I'm not sure there is such a thing as bibliographic karma, but there are moments when the right book appears at exactly the right time. I've long been a fan of Harry Harrison's Stainless Steel Rat series, and I was saddened by Harrison's death this last 15 August. That series details the antics of Slippery Jim DiGriz, the eponymous Stainless Steel Rat and the galaxy's best thief. The Quantum Thief is a proud follower on the trail that Harrison blazed; Hannu Rajaniemi's Jean de Flambeur is a worthy successor to Slippery Jim now that his stories have ended.
This first novel by Hannu Rajaniemi, a Finn living in Scotland, is both a challenge and a delight. The delight comes from following the exploits of a thief just rescued from prison and obliged to help his benefactress, Mieli, on a mission/quest of a dubious nature: one does not break a thief out of prison without usually desiring his talents. Unfortunately, de Flambeur's memories of his felonious ways have been carefully locked up in a Martian city called the Oubliette, so he has to steal his own memories back from a city that is walking across the Martian desert. The challenge comes from the far future setting that Rajaniemi creates; his world-building is elaborate and immersive, and his narrative throws the reader into the action without any guidance whatsoever. Much as in Steven Erikson's Malazan books, exotic names and ideas are bandied about without explanation, forcing the reader to glean meaning from context and repetition.

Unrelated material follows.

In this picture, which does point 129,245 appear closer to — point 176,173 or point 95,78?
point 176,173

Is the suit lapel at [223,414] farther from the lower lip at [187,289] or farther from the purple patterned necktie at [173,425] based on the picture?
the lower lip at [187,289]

The world Rajaniemi has created is chock full of the big ideas that are the stereotype of speculative fiction. Especially fascinating is the culture of the Oubliette, hinging as it does on dual axes of time and privacy. On the one hand, the citizens of the Oubliette use a currency of time, paying for items with seconds counted out from their personal Watches. Anyone who has seen the movie In Time (http://perrynomasia.blogspot.com/2012/02/in-time.html) or read Harlan Ellison's "Repent, Harlequin! Said the Ticktockman" will recognize this conceit, but Rajaniemi changes it somewhat so that when a citizen's time runs out, instead of dying he serves a stint as a Quiet, a cyborg unit doing menial labor for the city. The citizen retains all his memories but performs service for a period of time before being allowed to be reborn into a new body with all his memories intact. The process takes for granted the ability to communicate consciousness and thought from body to body, and sometimes to machine.
The second fundamental concept of the Oubliette also takes advantage of this capability: privacy is paramount to all the Oubliette's citizens, and every interaction includes a contract that details the extent of how much can be revealed or even remembered by the participants. Imagine a night on the town with the contract that stipulates that you could only remember that you had a good time but can remember no details of what you did or who you did it with. Such manipulation requires a monstrous computer that works on a quantum scale with interfaces to each and every citizen and a security protocol that guides how much can and cannot be remembered. People also share messages via co-memories—you receive a message from a friend that is actually a memory; you remember a conversation that you never had, because you have agreed that messages from the sender will allow the security program to shape your memory that you had it all along. The concept raises all sorts of fascinating philosophical questions, but Rajaniemi only touches on them in passing, allowing the reader to wander into that labyrinth on their own. Instead, The Quantum Thief focuses on how such a system could be manipulated by artists and thieves, both of which describe Jean de Flambeur. As is the tradition with the great literary thieves, de Flambeur is also something of a trickster, and so recovering his own memories is a task made more complicated by a sense of humor he doesn't entirely remember having.
Rajaniemi deftly interweaves de Flambeur's story with that of Isidore, a young Martian architectural student whose daily life provides a great deal of the explanation of how the Oubliette culture works. The story follows him as he tries to work out his relationship with Pixil, a member of a culture based on 20th and 21st century gaming culture. Pixil's people are supreme crafters and technicians who are the most adept at the quantum computing required by the Oubliette, but they are just barely trusted, treated much like gypsies. Isidore is also getting something of a reputation as an amateur detective which is the source of his conflict with Pixil, who wants him to devote more time to her. But Isidore suspects he is being groomed by the Oubliette's tzaddikim, superheroes who act as voluntary police for the city and beloved by its citizens. And of course, if Isidore is a detective, then his path must somehow eventually cross de Flambeur's. But instead of being clichéd, Rajaniemi surprises the reader by letting their stories run parallel for a good bit before winding them together in unexpected ways. There are also outside forces that appear to be guiding the lives of the characters in the story; Rajaniemi fortunately only mentions them, letting them appear only very briefly—just hinting that their roles will be much bigger in future books before assuring it in the final chapter.
All the pieces come together in a whirlwind of storytelling, pushing the reader pell-mell across exotic locales and big ideas. Rajaniemi is an exciting new voice in speculative fiction, and The Quantum Thief promises more excitement and big ideas in future installments.